Google researchers recognized this after comparing search query data to confirmed influenza data from the Centers for Disease Control and Prevention (CDC), and released Google Flu Trends in 2008 to much acclaim – and some alarm. The tool allows Regular Joes to view global flu trends, as illustrated by the frequency of these searches, geographically, and in near real-time.
This is exciting because the search engine data is processed in about a day, while the CDC has a one- to two-week reporting lag, according to Nature (pdf). The faster a potential epidemic is detected, the faster it can be contained. Google Flu Trends has shown to be effective for many strains of the flu, including H1N1. It also tracks bacterial infections including methicillin-resistant Staphylococcus aureus or MRSA.
The surprising success of this tool was largely the inspiration for another application released this week – Google Correlate. The idea is that you can expand your own personal search for meaning by including datasets. Provide it with one word or phrase, and it will chart others that have been requested with similar frequency over the past eight years. Provide it with an unrelated dataset (frog mating habits? consumer price index? — anything that can be quantified into weekly averages will do) and it will show you the search terms that correlate. Individuals’ querying patterns, once considered private, are aggregated to make a trend, and then compared with other measurable aspects of our world, in the hope that this could explain a few things.
I tried out this tool with a straightforward example — the Dow Jones industrial average, downloaded from Yahoo! Finance.
Correlating positively to the Dow (moving in the same direction, with the same relative amplitude) one finds a strikingly high percentage of search terms relating to finance and investment tools, and several seeming oddities, including: Biagio’s Restaurant (fine dining), TSP Talk (a government chat service), and Jordan Retros (a good-looking shoe.)
Correlating negatively to the Dow (moving in the opposite direction, with the same amplitude – a mirror image) one finds terms related directly to unemployment and bankruptcy, with one outlier being Air Terra Humara (another good-looking, but, actually, less pricey sneaker). If you shift those values one week (look for which searches mirror changes in the Dow a week later) you see, at the very top of the list of things Googlers wanted, a “funny site.” Indeed.
In short, people are always searching for all these terms, but to varying degrees. When the Dow is up, they search more frequently for ways to invest and spend their money, and when it is down, they are more often looking for ways to cope with economic hardship.

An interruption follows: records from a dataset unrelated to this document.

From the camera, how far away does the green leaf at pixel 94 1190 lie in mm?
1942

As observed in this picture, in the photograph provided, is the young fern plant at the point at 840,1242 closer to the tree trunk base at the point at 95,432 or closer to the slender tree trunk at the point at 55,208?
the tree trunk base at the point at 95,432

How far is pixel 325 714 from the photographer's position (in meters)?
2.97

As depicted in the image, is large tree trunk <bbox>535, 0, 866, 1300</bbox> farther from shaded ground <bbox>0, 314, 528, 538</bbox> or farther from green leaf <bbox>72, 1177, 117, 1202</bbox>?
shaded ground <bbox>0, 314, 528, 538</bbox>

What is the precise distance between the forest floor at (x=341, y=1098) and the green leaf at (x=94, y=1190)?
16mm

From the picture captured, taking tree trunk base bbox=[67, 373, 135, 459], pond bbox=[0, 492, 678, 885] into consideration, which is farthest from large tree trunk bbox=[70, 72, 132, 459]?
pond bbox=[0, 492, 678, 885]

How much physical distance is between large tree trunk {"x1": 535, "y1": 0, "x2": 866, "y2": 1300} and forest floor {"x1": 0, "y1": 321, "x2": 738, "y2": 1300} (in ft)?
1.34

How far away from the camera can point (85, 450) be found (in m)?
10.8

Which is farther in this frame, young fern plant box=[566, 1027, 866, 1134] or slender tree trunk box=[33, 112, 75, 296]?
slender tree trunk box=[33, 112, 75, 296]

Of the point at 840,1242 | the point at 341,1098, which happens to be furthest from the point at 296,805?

These scenarios all describe phenomena graphed against time. One can, alternately, use geography, as the flu application does. This is where privacy issues become thorniest. Possible paths of exploration include identifying movement of memes, consumer tendencies or perceived geographical and meteorological shifts. Plausible reactions to anything found there include targeted marketing, complex policy decisions and improved emergency responses.
To explain its tool to the non-statistician, Google uses a comic, which admonishes, “Correlation is not causation! ” This may be true, but inevitably some of us will be unable to resist trying to find a meaningful connection. Please, share your results.